The Reconstruction Potential of a 350 year-long, Mid-Elevation Proxy for PDSI in a Tree-Ring Record from Tropical North Queensland, Australia.

Wednesday, 17 December 2014
Nathan B English1, Ruginia Duffy2, Daniel Balanzategui2, Patrick J Baker3 and Michael N Evans4, (1)James Cook University, Townsville, Austria, (2)James Cook University, Centre for Tropical Environmental and Sustainability Science, Minneapolis, MN, United States, (3)University of Melbourne, Department of Forest and Ecosystem Science, Parkville, Australia, (4)Univ Maryland, College Park, MD, United States
In far northern Queensland (FNQ) there are only sporadic coral and speleothem precipitation proxy records, and only one annually resolved, terrestrial record of rainfall that predates 1850 CE. Black kauri pine, Agathis atropurpurea, is a large conifer present in isolated stands near 1000 masl in the wet tropical dividing range of FNQ. Little is known about its phenology or responses to climate, although its presence near the elevational limit of the dividing range may hinder its ability to respond to increased temperature or decreased precipitation through elevational migration. We hypothesize that in this energy-limited forest, increased (decreased) solar radiation leads to increased (decreased) ring widths, and higher (lower) evapotranspiration rates produce increases (decreases) in the oxygen isotopic composition (δ18O) of the a-cellulose component of wood.

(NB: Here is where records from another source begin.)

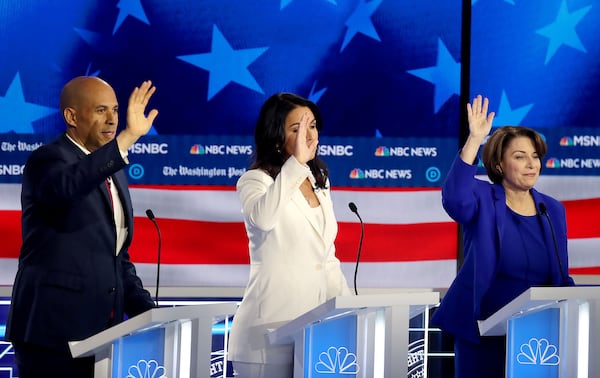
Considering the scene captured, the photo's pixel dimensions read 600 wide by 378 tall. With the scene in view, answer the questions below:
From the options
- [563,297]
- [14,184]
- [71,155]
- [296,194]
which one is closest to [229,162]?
[14,184]

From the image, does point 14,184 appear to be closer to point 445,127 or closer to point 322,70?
point 322,70

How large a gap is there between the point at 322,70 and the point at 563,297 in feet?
8.52

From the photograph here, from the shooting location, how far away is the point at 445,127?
540cm

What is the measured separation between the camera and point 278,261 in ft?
11.8

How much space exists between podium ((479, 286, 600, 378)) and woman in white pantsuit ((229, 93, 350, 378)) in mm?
702

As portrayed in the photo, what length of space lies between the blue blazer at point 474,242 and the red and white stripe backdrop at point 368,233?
1336 mm

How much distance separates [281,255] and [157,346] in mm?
765

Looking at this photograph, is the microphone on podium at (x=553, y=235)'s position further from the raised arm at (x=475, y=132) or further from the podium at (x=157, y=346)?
→ the podium at (x=157, y=346)

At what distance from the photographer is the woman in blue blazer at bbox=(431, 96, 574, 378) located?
12.7ft

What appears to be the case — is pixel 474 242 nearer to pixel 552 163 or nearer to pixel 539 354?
pixel 539 354

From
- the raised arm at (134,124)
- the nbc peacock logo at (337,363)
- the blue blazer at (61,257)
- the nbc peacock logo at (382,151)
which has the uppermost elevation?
the nbc peacock logo at (382,151)

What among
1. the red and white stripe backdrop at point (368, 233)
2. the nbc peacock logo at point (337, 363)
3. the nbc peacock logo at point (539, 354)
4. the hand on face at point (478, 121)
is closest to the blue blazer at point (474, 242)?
the hand on face at point (478, 121)

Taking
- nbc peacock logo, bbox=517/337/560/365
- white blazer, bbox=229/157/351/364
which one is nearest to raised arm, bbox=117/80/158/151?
white blazer, bbox=229/157/351/364

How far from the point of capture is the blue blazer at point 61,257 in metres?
3.18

To test this hypothesis, we collected over 60 cores from 21 large (dbh = 56 to 186 cm) A. atropurpurea trees from Spurgeon Peak National Park. The resulting tree-ring chronology extends from 2013 to 1438 CE and shows high average mean sensitivity (0.642) although expressed population signal drops off at 1650 CE as sample depth decreases. Comparison of the most recent 100 years of ring widths and direct climate observations show a significant positive relationship (r2 = 0.4, p < 0.01) to PDSI in December through March, coinciding with the austral rainy season associated with onset of the northern Australian Monsoon. Annualized δ18Oxygen (a-cellulose) maxima for 1983-2013 show strong and significant spatial positive relationships to Tmax and Pacific seasurface temperatures. Work to refine the interpretation of the data is onoing, but the resulting dataset may enable extension of the terrestrial climate record of north Queensland two centuries beyond current tree-ring proxies and historical observations.